A team at UT Southwestern in Dallas have published some amazing results from their research into hair loss. We look closer.
UT Southwestern
As one of the nation’s premier academic centers, with an expenditure on research well in excess of $400M a year, the teams from UT Southwestern are regularly published in medical journals. It is a serious generator of new ideas.
Dr. Lu Le was leading a team that were, as has so often been the case in giant strides in medicine (penicillin anyone?), looking at something completely different. In Dr Le’s own words “Although this project was started in an effort to understand how certain kinds of tumors form, we ended up learning why hair turns grey and discovering the identity of the cell that directly gives rise to hair.” He went on, “With this knowledge, we hope in the future to create a topical compound or to safely deliver the necessary gene to hair follicles to correct these cosmetic problems.”
KROX20
It was already known that stem cells contained in a bulge area of hair follicles were involved in hair generation, and that stem cell factor (SCF), a protein, was essential. Dr. Le’s team discovered that cells involved in hair generation create the KROX20 protein. So cells with KROX20 and SCF are present they will move up from the bulb, interact with the cells that produce melanocyte cells and make pigmented hair. When the team removed the SCF the hair would grow gray, or white according to age. More interestingly, when they removed the KROX20 the hair did not grow at all.
The Future
Dr Le and his team are now investigating how the production of KROX20 and SCF are affected over time.
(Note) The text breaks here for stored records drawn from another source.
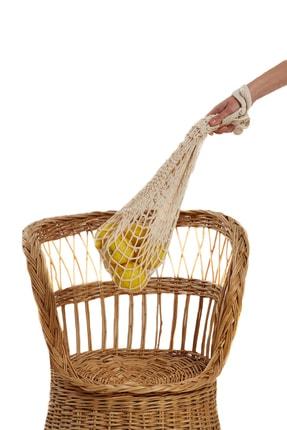 Holly 3 Adet Alışveriş Pazar Filesi Pamuklu Torba Örgü Poşet Yuvarlak Taşıma Filesi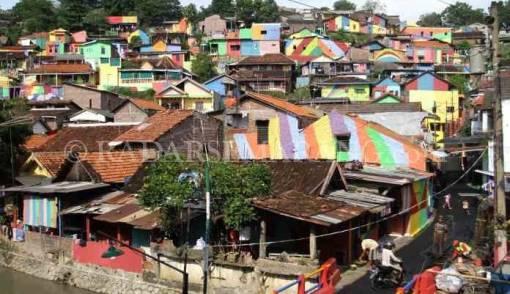 Kampung Pelangi Semarang Mencuri Perhatian Dunia - JPNN.COM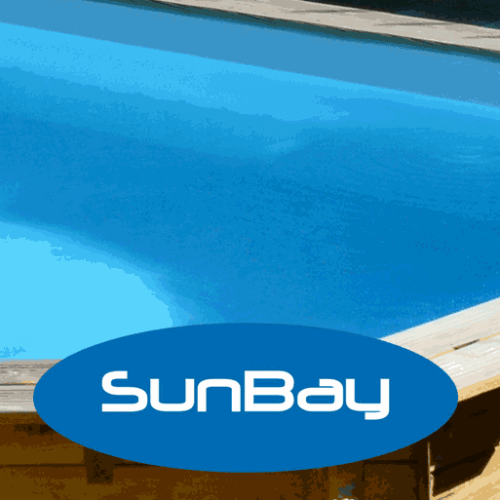 liner pour piscine sunbay cannelle 551 x 351 x cm mypiscine. Black Bedroom Furniture Sets. Home Design Ideas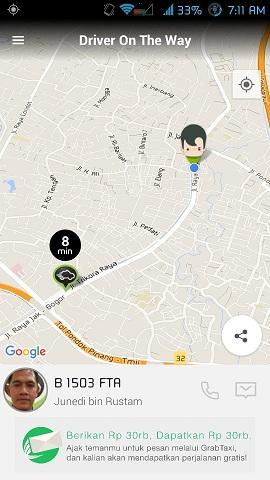 tarif naik grab taxi di jakarta di pagi hari (2)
Why is it that our hair thins and bleaches with age? The answers could have implications for hair loss sufferers everywhere, but especially those experiencing, or expecting, male or female pattern baldness.
HIS Hair Clinic
Excited as were to read news of an advance in hair loss, and from such a well respected source too, we wait to read more on the future research. Right now they have definitely identified something important, whether overcoming your DNA and growing hair is as simple as adding a single protein remains to be seen. It would remains a very long way from a product just yet. Not sure how close we are to a hair loss cream from a stem cell therapy either and, short of creating a topical application, clinical trials for anything more sophisticated are likely to take a long time. Dr Le’s work (you can see the original publication in Genes Development by clicking here) has gone from investigating an incredibly rare tumor, to stumbling on a possible hair loss cure, to research on the very way we age. If we are all very lucky, one day he will have a collection of Nobel prizes on a mantelpiece, and we will all have magnificent manes.